The guidelines proposed by this team, known as the Recommendations for Evaluation of AI for Nuclear Medicine (RELAINCE) guidelines, will be published in the Journal of Nuclear Medicine.

“Artificial intelligence is showing tremendous promise in medical imaging, specifically in nuclear medicine imaging, in a multitude of applications ranging from image generation, enhancement and analysis,” Jha said. “We have seen a lot of research in this area, including multiple papers by our own group. However, for clinical translation of these algorithms, rigorous evaluation is needed.”

“Lack of rigorous evaluation may have multiple adverse consequences, including reducing credibility of research findings, misdirection of future research, and, most importantly, yielding tools that are useless or even harmful to patients,” Jha continued. “In our discussions, it emerged that there is an important need for guidelines to perform such evaluation.”

As an example, there is significant research in developing AI algorithms for processing nuclear-medicine images acquired at low doses.

“Along this direction, in our own lab, we developed an algorithm to process low-dose cardiac SPECT images and were excited by the results because the resulting images visually looked great,” Jha said. “But it’s not whether they look great that matters—it is how they will do on the task that is required from the images, in this case, detecting cardiac defects. And on that task, the algorithm performed no better compared to the original low-dose images.”

“We found that while the images looked good, in some cases, they removed the lesions, and in others, they introduced false lesions,” he said.

None of those results is acceptable, showing the need to evaluate the algorithms based on the clinical task.

The task force proposed that all AI algorithms should be evaluated on clinical tasks, and the evaluations should yield a claim that defines the clinical task for which the algorithm was evaluated, demographics, imaging procedures, and process to extract task-specific information that was used in the evaluation study, and quantitative figures of merit to evaluate performance on clinical task.

“A proper and clear definition of a claim indicating the intended use and the validity of the AI algorithm is of utmost importance, and the claim should be substantiated with a proper and extensive evaluation of the AI method,” said Ronald Boellaard, professor of radiology and nuclear medicine at Amsterdam University Medical Centers and senior author of the paper. “The claim should specifically indicate under which conditions and for which patients the algorithm can be used as well as any limitations or factors that could result in incorrect or less accurate performances.”

Wahl, the Elizabeth E. Mallinckrodt Professor of Radiology and a co-author, said the AI task force has generated several important papers which will help move AI methods forward from research to clinical practice in nuclear medicine.

“AI has the potential to spread expertise globally, but if not implemented properly, could spread inaccuracies,” he said. “Thus, the work by Dr.

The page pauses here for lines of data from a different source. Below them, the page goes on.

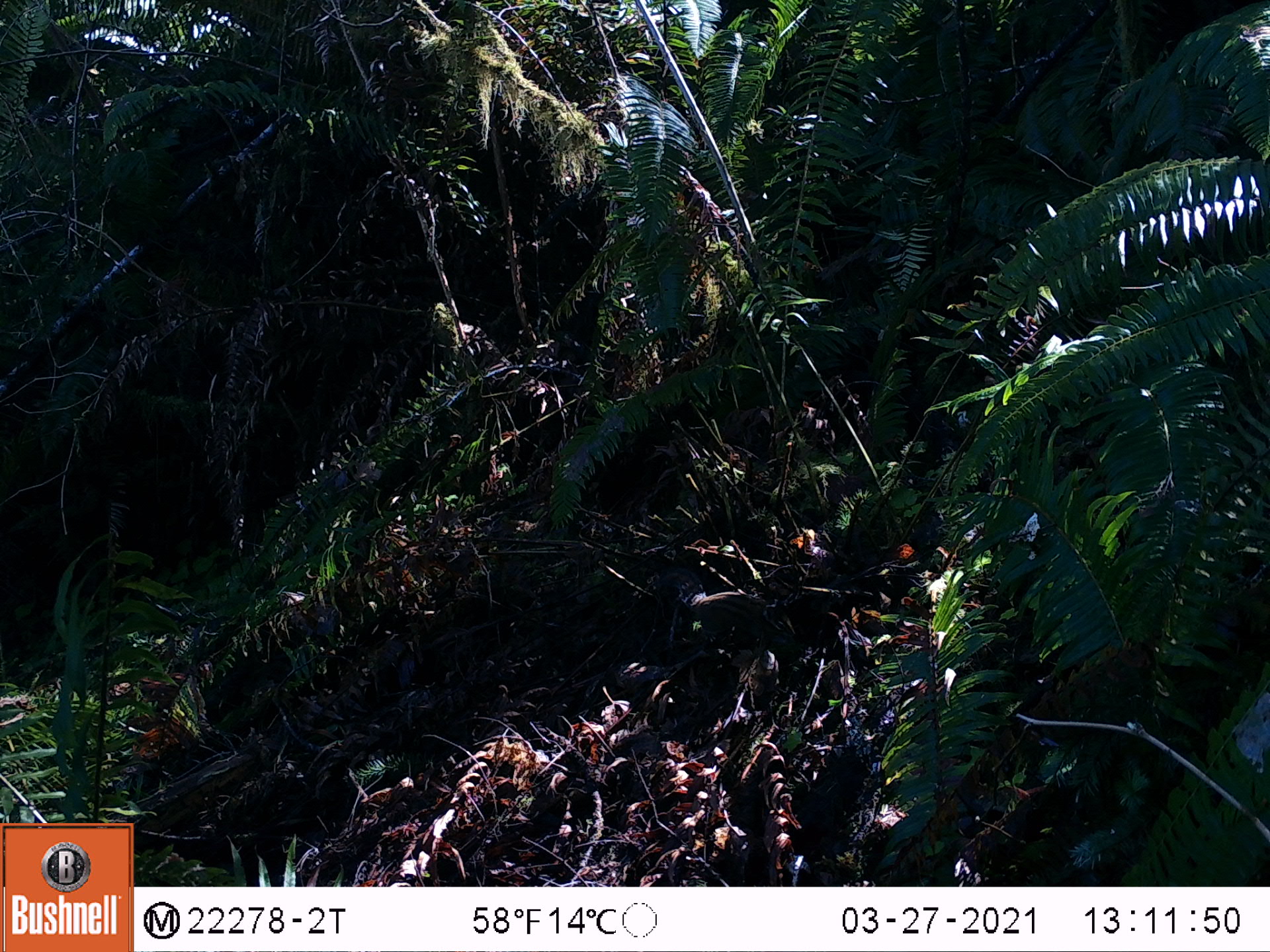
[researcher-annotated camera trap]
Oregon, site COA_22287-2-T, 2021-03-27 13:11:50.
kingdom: Animalia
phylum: Chordata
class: Mammalia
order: Rodentia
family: Sciuridae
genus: Neotamias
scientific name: Neotamias townsendii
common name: townsend's chipmunk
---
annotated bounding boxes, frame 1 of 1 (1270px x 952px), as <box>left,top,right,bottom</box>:
townsend's chipmunk: <box>661,568,804,659</box>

Jha and colleagues on the RELAINCE criteria is so important to assuring valid population and task-specific AI methods are developed and deployed.”

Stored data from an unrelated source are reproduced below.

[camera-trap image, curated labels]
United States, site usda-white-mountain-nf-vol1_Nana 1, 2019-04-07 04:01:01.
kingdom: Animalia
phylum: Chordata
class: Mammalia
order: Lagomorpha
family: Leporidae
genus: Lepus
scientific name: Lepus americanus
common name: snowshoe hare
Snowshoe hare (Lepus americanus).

The task force proposed a framework with four classes to evaluate the algorithms for promise, technical task-specific efficacy, clinical decision making and post-deployment efficacy. The intent behind this framework is that it will guide AI developers conduct the evaluation study that provides evidence to support their intended claim. Additionally, the task force proposed best practices to evaluate the AI algorithms for each of the four classes.